Diventa tutto privo di senso, i riferimenti continui alle notizie buttate lì dei giornali, servono
anche a stigmatizzare il potere dei media che distorcono il reale, come sono capaci di
raccontare episodi senza senso, di rendere grottesca una tragedia… L’ironia dei Beatles in
questo pezzo non è amara e non è neanche censura, è solo un moto di ironia spontanea
provocato dal vedersi moltiplicare le possibilità espressive, le sovrapposizioni di senso che i
media possono provocare. Accanto a questo c’è il senso della giornata qualsiasi, del domani
uguale allo ieri, della vita assolutamente priva di scosse dell’uomo comune. A questo
proposito, la frase “I like to turn you on” venne interpretata come un riferimento alle
droghe e il pezzo fu rifiutato dalle radio nazionale, costando la censura ai Beatles. Uscì una
recensione, ma la canzone finale fu definita la Wasteland dei Beatles, con accezione
estremamente positiva.
Nello stesso periodo uscì anche un volume molto importante chiamato Bomb Culture dello
studioso Jeff Nuttall, che interpretava la storia a lui coeva alla luce della paura della bomba
atomica che dominava la vita di tutti dagli anni ’50. Parlando dei Beatles, questo libro che
esce nel ’68, scrive che la musica dei Beatles agisce come elemento di integrazione. Li
definisce catalizzatori di tutte le forme espressive e culturali del tempo. In Sgt. Pepper’s
troviamo il riferimento non solo alla gente comune e ai giovani, non solo alla pop art, ma
anche alla rabbia.
Altra canzone importante è “Getting Better”, che fa un preciso riferimento agli Angry Young
Men. Questo brano sembra quasi cantato da un Jimmy Porter che ricorda le sue esperienze
passate. “Me used to be angry young man”. È un inglese dialettale, quello parlato dai
protagonisti dei film della New Wave. Parla della sua donna, della crudeltà nei confronti di
essa e di come stia cambiando i suoi stili di vita. Non risulta che Jimmy Porter colpisca
Allison, però certo la tiene lontana dalle cose e dalle persone che ama. Potrebbe essere un
Jimmy Porter alla fine della commedia, che cerca di cambiare il suo stile di vita. Potrebbe
essere un altro testo ironico, dato che si conclude con “sta andando meglio, ma solo perché
non potrebbe andare peggio”.
Il testo e la musica sono solo apparentemente positivi; questa idea del nowhere man è
espressa anche meglio in un’altra canzone dove sottotraccia c’è tutta la rabbia degli anni
’50. Si tratta di “Good Morning Good Morning”. Si va dai rumori della natura fino ai rumori
del traffico, da un massimo idilliaco a un massimo di inferno quotidiano. La parola “nothing”

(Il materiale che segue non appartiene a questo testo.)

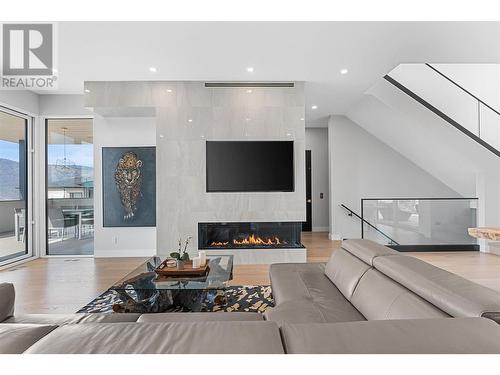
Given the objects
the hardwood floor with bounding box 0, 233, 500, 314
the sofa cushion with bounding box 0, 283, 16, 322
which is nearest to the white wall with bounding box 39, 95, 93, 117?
the hardwood floor with bounding box 0, 233, 500, 314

ritorna spesso, questo non può essere positivo. Niente da dire, niente da fare, niente da
raccontare alla moglie, ma va bene lo stesso. Tutti sanno che non succede mai niente, ma
tutto va avanti. È tutto chiuso, tutto una rovina, tutti quelli che si vedono sono mezzi
addormentati. Qui veramente il confine tra esterno e interno è abolito, abbiamo l’irruzione
positiva dei rumori naturali alla fine che è però a poco a poco si mescola con il chiasso
negativo della strada.
La canzone dove esterno e interno di confondono del tutto è di George Harrison, “Within
You Without You”. La canzone descrive la fusione di patio e Pavillion, utilizza il sitar indiano
ricordando la musica ipnotica di Wonderwall.
“Lucy in the Sky with Diamonds” (viene letto l’acronimo LSD). Sembra un collage pop. È
ispirato ad Alice nel Paese delle Meraviglie.